In October 2012 Arctic sea ice doubled in extent.

As of October 20, 2017, NOAA@NSIDC Releases Sea Ice Index, Version 3.0

Text below from SII webpage explains the changes in versions.

NOAA@NSIDC is pleased to announce the release of Sea Ice Index Version 3 (V3). V3 changes the way the monthly average area and extent data values are calculated. The way monthly average area and extent images are created remains the same as in V2. All daily data remain the same as in V2.

The V3 method simply averages daily extent values, while the V2 method derived monthly average values from the gridded monthly-average concentration field. The change is in response to questions about what seemed to be an inconsistency between daily and monthly values. When users summed daily values, and then divided by number of days in a month to get a monthly average value, that number was different, and sometimes quite different, from the monthly average numbers we presented. Both the V2 and V3 methodologies are valid and defensible ways of representing passive microwave-derived sea ice concentration data, but the goal of this change is to better match the understanding of the user community as the product evolves through time.

Values will change slightly. V3 monthly average areas are slightly greater than those from V2. Conversely, V3 monthly average extents are slightly less than V2. Trends will change slightly as well. These are small changes, as the following images for March, over the entire time series, illustrate. Extent is on the left and area is on the right. Windnagel et al. (2017) offers additional analysis on why V3 areas are higher than V2 and V3 extents are lower than V2, along with a simple example. With the update to V3, there are no considerable differences in conclusions that can be made about the overall trends in sea ice area or extent.

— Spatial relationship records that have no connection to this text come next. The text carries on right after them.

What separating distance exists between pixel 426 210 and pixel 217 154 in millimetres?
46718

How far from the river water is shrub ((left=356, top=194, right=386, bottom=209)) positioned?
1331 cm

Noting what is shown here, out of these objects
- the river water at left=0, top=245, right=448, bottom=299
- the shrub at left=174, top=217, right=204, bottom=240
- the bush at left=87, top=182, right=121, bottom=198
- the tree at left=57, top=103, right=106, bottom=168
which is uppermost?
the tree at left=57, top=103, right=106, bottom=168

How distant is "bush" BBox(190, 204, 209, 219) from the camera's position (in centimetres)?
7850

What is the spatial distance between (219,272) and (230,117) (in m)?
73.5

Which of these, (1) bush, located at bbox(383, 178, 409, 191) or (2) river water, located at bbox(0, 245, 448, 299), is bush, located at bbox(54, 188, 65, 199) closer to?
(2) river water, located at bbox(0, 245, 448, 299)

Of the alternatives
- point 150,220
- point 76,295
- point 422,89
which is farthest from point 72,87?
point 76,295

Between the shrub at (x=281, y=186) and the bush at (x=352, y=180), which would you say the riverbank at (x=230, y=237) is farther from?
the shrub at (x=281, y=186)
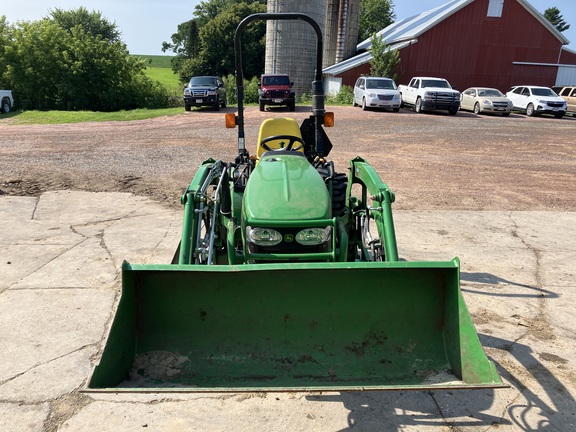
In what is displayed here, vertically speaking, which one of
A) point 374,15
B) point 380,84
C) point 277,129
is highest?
point 374,15

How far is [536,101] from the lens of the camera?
78.8ft

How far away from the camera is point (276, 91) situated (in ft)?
75.7

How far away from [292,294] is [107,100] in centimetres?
2883

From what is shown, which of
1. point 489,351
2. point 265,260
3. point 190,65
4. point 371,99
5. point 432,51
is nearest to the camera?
point 265,260

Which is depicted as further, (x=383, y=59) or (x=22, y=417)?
(x=383, y=59)

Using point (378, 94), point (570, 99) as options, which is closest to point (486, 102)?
point (570, 99)

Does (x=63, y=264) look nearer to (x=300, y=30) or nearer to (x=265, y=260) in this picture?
(x=265, y=260)

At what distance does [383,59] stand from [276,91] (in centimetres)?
1120

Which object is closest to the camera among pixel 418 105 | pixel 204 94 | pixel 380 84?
pixel 204 94

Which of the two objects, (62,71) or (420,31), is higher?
(420,31)

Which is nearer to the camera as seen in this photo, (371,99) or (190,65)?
(371,99)

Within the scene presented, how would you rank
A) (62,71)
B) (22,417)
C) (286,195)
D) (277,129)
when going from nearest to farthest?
(22,417), (286,195), (277,129), (62,71)

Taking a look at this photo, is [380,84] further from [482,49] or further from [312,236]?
[312,236]

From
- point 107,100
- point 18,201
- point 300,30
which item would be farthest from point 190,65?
point 18,201
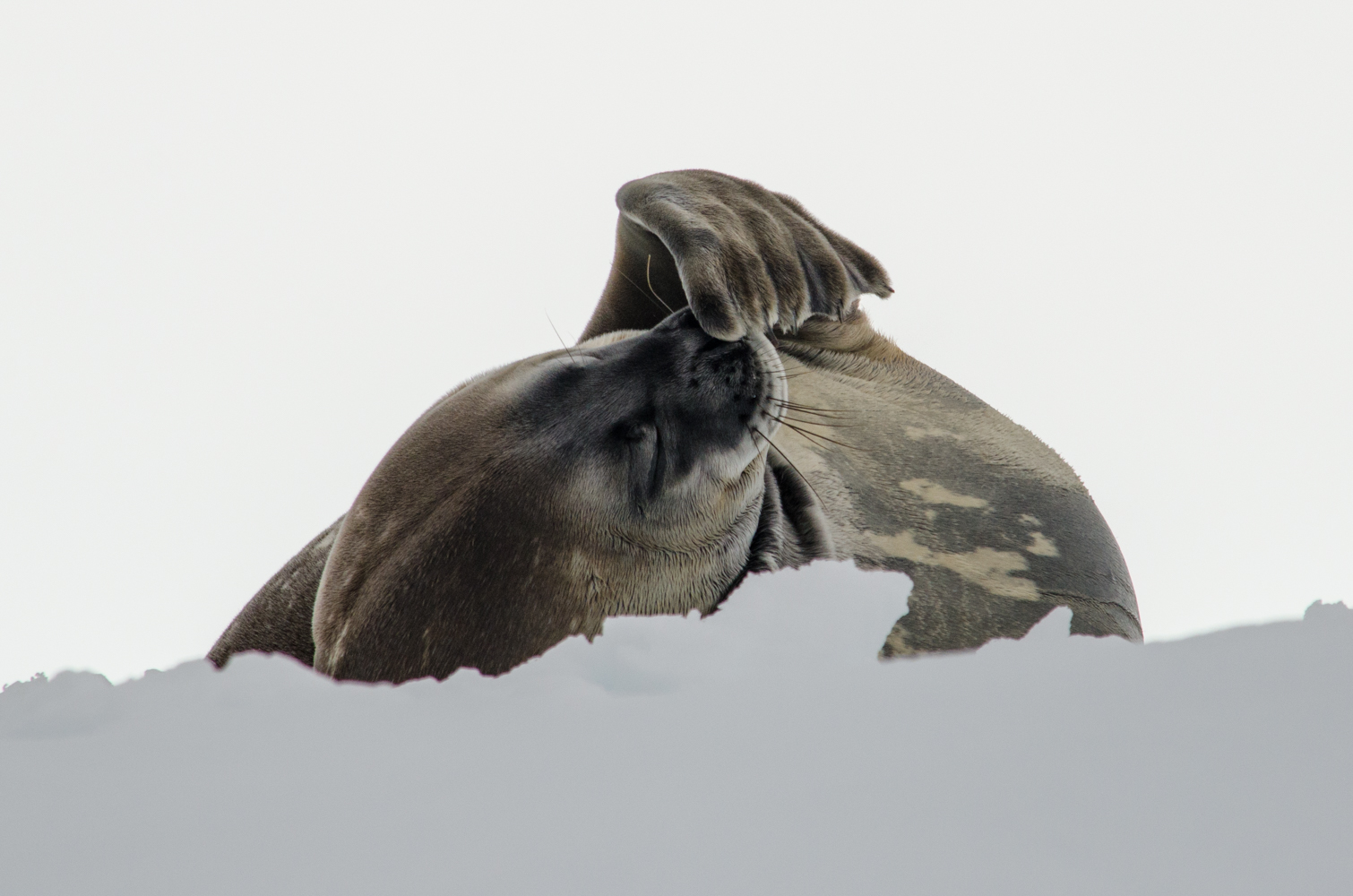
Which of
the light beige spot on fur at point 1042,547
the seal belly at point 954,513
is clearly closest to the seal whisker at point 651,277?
the seal belly at point 954,513

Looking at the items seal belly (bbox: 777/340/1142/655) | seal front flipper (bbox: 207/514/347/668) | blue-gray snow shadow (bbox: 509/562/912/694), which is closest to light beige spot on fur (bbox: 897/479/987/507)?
seal belly (bbox: 777/340/1142/655)

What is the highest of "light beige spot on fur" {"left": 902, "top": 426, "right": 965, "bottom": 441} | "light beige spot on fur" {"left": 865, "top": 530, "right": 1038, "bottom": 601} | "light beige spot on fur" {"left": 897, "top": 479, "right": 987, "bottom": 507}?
"light beige spot on fur" {"left": 902, "top": 426, "right": 965, "bottom": 441}

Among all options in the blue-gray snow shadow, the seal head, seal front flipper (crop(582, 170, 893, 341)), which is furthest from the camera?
seal front flipper (crop(582, 170, 893, 341))

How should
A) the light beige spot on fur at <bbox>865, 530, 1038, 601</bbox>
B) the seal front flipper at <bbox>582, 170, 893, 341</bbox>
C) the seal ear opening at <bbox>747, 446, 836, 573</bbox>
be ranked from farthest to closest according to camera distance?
the light beige spot on fur at <bbox>865, 530, 1038, 601</bbox>
the seal ear opening at <bbox>747, 446, 836, 573</bbox>
the seal front flipper at <bbox>582, 170, 893, 341</bbox>

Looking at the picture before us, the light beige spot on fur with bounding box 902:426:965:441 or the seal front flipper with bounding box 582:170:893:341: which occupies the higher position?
the seal front flipper with bounding box 582:170:893:341

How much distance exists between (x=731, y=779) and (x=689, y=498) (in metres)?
1.10

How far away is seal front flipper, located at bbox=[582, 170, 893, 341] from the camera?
2.06 m

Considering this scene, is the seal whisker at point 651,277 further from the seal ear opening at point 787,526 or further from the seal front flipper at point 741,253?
the seal ear opening at point 787,526

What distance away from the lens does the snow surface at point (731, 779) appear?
0.84m

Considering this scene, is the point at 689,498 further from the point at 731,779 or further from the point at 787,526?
the point at 731,779

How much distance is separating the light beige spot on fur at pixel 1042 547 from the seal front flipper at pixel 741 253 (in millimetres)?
656

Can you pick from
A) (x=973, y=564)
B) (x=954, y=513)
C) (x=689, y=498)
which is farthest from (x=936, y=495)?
(x=689, y=498)

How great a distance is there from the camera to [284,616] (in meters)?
2.59

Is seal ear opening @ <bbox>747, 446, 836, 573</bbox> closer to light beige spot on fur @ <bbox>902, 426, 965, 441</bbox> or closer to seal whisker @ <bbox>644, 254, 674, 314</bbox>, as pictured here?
light beige spot on fur @ <bbox>902, 426, 965, 441</bbox>
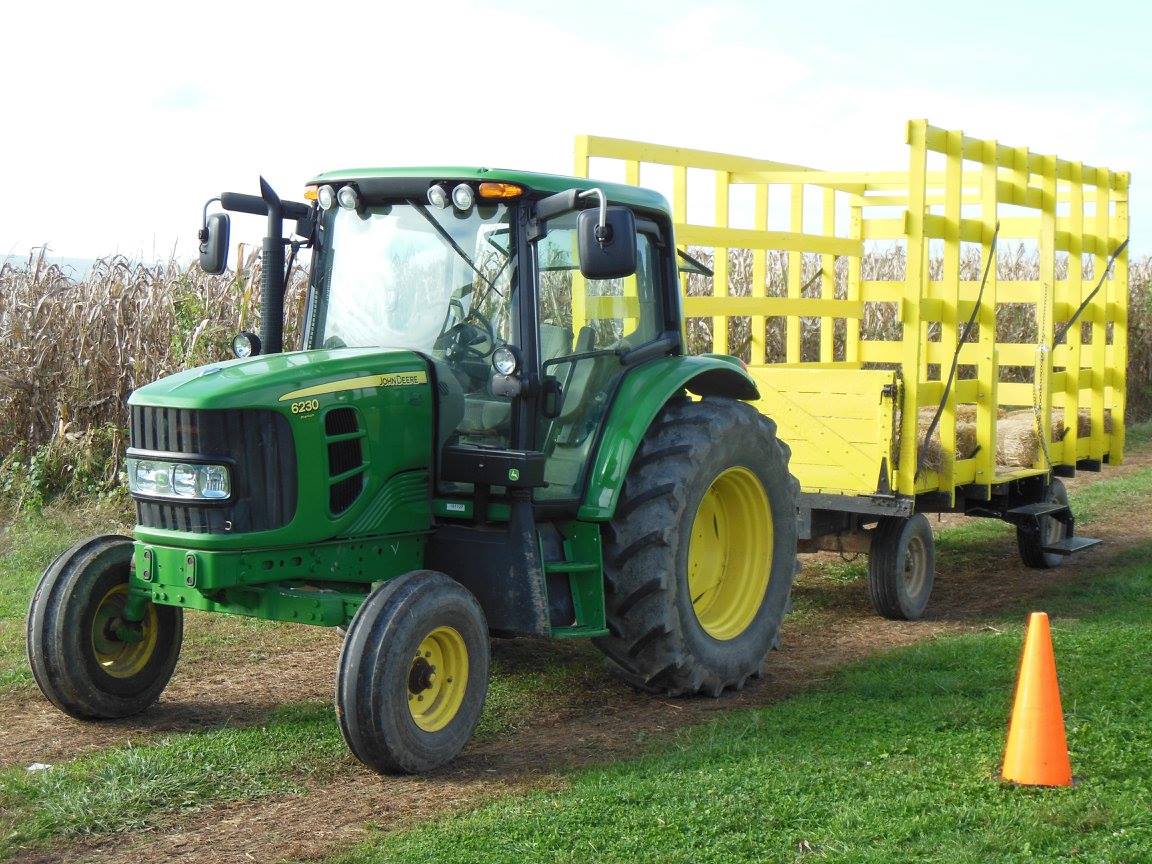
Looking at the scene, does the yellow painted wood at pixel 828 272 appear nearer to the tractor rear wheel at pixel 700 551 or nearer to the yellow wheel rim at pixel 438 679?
the tractor rear wheel at pixel 700 551

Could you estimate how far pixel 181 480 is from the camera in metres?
5.32

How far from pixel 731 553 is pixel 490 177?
8.13 ft

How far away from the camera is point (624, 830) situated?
15.1ft

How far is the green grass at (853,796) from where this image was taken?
4438 mm

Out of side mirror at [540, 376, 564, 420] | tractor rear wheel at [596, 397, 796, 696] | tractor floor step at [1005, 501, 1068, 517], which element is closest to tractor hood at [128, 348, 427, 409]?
side mirror at [540, 376, 564, 420]

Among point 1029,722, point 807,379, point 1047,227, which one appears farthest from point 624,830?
point 1047,227

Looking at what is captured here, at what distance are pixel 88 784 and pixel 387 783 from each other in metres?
1.15

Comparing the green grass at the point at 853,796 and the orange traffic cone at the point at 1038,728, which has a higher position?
the orange traffic cone at the point at 1038,728

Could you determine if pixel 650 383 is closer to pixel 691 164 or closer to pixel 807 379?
pixel 807 379

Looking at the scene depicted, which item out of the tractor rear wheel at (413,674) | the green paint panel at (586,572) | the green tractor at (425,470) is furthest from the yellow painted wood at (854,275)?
the tractor rear wheel at (413,674)

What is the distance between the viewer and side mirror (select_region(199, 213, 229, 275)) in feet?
20.0

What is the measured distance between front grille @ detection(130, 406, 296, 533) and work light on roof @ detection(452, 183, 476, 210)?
1.18 meters

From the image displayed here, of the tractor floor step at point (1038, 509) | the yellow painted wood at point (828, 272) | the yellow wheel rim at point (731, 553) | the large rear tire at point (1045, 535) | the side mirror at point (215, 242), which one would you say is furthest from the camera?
the yellow painted wood at point (828, 272)

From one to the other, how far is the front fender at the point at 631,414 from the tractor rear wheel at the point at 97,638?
2.04 metres
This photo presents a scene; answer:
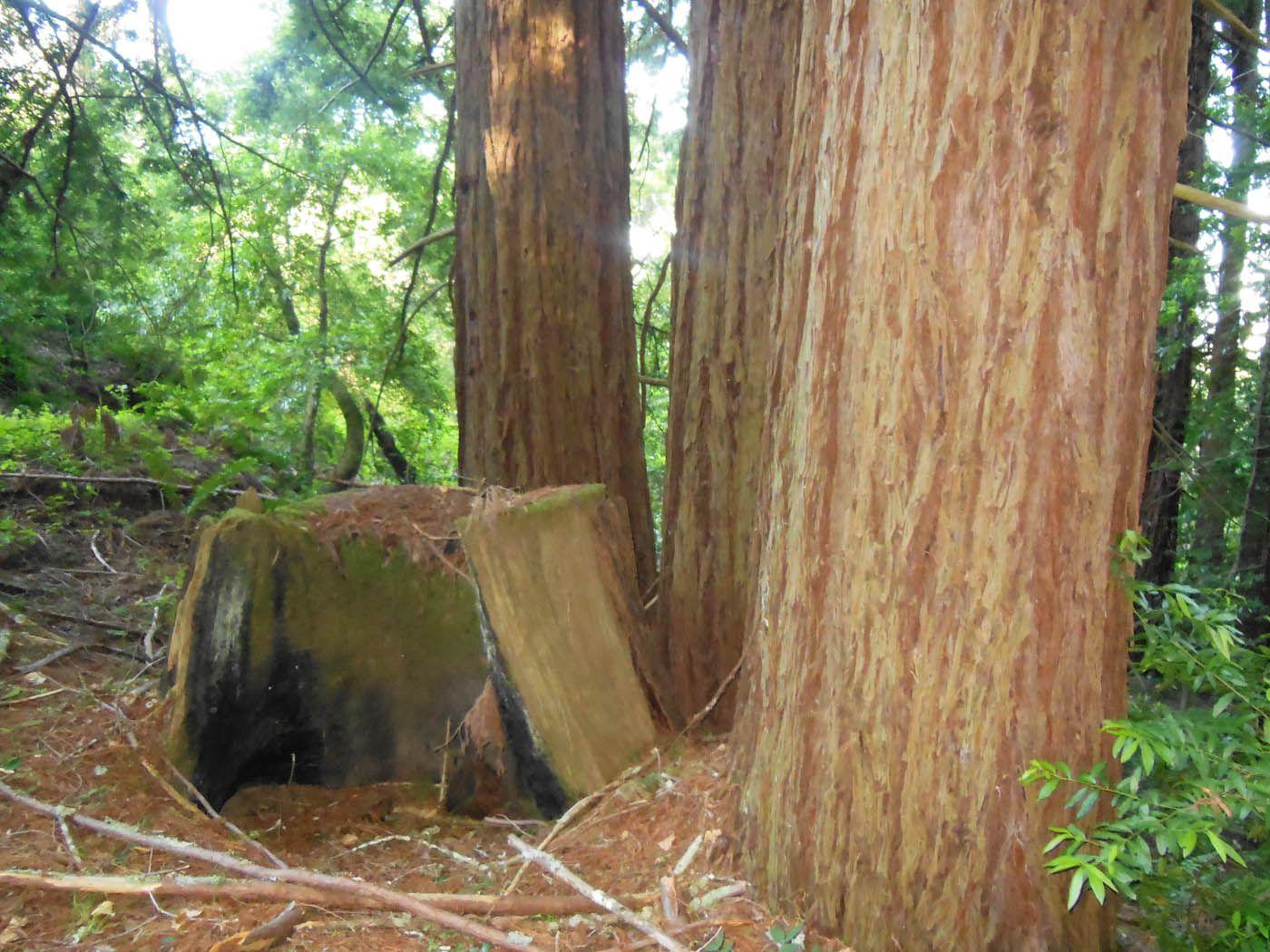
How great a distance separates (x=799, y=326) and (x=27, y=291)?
6.24m

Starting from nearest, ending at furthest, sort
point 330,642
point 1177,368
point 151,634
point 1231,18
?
1. point 1231,18
2. point 330,642
3. point 151,634
4. point 1177,368

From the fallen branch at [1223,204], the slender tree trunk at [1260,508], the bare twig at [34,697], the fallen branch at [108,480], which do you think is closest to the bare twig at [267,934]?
the bare twig at [34,697]

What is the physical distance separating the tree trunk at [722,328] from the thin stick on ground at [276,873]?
142 centimetres

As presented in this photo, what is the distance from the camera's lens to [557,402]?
3.93 metres

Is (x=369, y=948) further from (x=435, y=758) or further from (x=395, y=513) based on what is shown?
(x=395, y=513)

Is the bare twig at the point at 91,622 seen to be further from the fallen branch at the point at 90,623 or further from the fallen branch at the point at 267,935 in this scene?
the fallen branch at the point at 267,935

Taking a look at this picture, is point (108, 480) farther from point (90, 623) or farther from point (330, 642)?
point (330, 642)

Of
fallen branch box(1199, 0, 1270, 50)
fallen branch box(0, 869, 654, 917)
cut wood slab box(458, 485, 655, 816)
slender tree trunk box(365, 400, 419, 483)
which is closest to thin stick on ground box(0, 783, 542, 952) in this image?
fallen branch box(0, 869, 654, 917)

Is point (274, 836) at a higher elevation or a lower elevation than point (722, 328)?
lower

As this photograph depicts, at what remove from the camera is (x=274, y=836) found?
9.20 feet

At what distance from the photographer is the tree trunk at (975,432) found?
1611 mm

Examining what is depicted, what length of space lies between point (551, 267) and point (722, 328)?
1.11 m

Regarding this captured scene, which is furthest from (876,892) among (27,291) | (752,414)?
(27,291)

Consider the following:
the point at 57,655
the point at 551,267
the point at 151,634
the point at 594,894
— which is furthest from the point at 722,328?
the point at 57,655
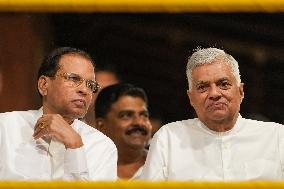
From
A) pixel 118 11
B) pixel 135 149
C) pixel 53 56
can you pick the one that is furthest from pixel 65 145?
pixel 135 149

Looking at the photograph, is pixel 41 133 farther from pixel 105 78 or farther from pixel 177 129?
pixel 105 78

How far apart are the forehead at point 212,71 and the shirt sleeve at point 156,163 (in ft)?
0.71

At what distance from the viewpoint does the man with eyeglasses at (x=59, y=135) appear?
1.87 meters

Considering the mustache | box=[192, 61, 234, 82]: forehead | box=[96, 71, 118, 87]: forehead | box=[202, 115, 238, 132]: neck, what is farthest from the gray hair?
box=[96, 71, 118, 87]: forehead

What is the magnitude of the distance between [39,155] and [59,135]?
0.14m

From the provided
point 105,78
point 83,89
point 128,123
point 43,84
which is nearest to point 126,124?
point 128,123

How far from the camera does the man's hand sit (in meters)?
1.86

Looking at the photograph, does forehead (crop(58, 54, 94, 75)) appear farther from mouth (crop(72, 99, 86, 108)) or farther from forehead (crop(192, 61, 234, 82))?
forehead (crop(192, 61, 234, 82))

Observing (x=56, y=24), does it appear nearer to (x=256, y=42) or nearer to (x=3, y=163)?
(x=256, y=42)

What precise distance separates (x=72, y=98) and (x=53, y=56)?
165 millimetres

Details are in this report: Sea Ice Index Version 3 Analysis. NSIDC Special Report 19.

The Sea Ice Index version 3 dataset is available here

Background:

Several posts at this blog compare results from MASIE and SII. Walt Meier, head of Sea Ice Index (SII) and colleagues did a comparison of the two datasets, published in October 2015. SII went from version 1 to v.2 in 2016, and then in January 2017 from v.2.0 to v.2.1, with some changes in past values.

One of the biggest discrepancies in the past with previous SII versions arose in the Month of October, and it is timely that version 3.0 appears now. The dataset is now available with past calculations according to v3, and the past can be compared in advance of 2017 monthly results.

For comparison, the graphs below show October monthly averages for MASIE compared to SII v.2 and SII v.3., 2007 through 2016.

Click on image to enlarge.

It seems clear that SIIv.3 is a big improvement relative to MASIE. And as well, October 2017 results are coming in with the two datasets tracking quite closely.

MASIE: “high-resolution, accurate charts of ice conditions”
Walt Meier, NSIDC, October 2015 article in Annals of Glaciology.